The exhibition is organized into six thematic sections, chronicling the trailblazing technical and artistic contributions of the artists who worked during each era, including Modernist Innovators, Documentary Photography and the New Deal, The Photo League, Modern Masters, Exploring the Environment and The Global Contemporary Lens.

“Since photography’s inception in 1839, women have stood among its artistic and technological pioneers, at the forefront of every photographic movement and style,” the exhibit text notes. Northern Europe took the lead, with women in France, Germany and Scandinavia opening photography businesses as early as the 1840s. (The first U.S. photography studios run by women opened in New York City in the 1890s.)

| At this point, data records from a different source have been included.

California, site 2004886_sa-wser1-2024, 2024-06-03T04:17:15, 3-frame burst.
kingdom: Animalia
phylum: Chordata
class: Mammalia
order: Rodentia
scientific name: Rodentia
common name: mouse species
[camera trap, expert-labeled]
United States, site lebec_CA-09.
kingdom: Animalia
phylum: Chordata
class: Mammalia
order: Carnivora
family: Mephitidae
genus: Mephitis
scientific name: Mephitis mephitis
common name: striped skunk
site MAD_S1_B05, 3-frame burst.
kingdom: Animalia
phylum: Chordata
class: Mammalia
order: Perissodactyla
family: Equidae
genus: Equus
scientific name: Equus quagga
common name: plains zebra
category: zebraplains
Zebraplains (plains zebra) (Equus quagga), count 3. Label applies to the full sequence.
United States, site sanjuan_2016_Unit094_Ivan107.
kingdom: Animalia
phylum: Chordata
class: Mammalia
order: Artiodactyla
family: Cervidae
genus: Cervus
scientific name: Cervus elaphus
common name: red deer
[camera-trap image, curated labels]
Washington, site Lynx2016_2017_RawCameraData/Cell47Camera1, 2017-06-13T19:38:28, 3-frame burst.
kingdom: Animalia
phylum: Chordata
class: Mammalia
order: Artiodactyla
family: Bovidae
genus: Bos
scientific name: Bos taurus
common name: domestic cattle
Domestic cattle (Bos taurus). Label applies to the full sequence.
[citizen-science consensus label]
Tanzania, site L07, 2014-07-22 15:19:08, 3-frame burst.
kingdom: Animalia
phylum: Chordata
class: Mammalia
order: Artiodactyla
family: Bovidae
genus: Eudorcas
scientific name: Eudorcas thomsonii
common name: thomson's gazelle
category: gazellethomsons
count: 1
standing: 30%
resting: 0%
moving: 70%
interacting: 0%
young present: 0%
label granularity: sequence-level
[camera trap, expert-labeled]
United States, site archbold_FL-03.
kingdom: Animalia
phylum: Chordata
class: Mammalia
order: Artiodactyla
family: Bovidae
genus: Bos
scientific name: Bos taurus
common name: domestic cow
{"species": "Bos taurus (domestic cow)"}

But it was the first half of the 20th century that established women’s place in photography and photojournalism, with the greats staking out different genres. Berenice Abbott (1898-1991) would become known for crystallizing New York as it emerged as an ascendant cosmopolis; Margaret Bourke-White (1906-71) for her work as the first female war correspondent in World War II, the first woman photographer for Life magazine and the first foreigner to photograph Soviet industry; Imogen Cunningham (1883-1976) for her sensuous botanicals and nudes; and Dorothea Lange (1895-1965) for her searing images of homeless farm families and migrant workers in the Great Depression.
In the second half of the 20th century and our own times, such women artists as Carrie Mae Weems, Diane Arbus and Cindy Sherman took to combining photography with other media and using it to explore the role of identity, race, sex and gender in our culture.
“Celebrated images now familiar to us are placed in historical and thematic contexts, and contemporary works are given new prominence,” the show says of their works. “’Modern Women / Modern Vision’ reveals the bold and dynamic ways women have contributed to the development and evolution of the art of photography.”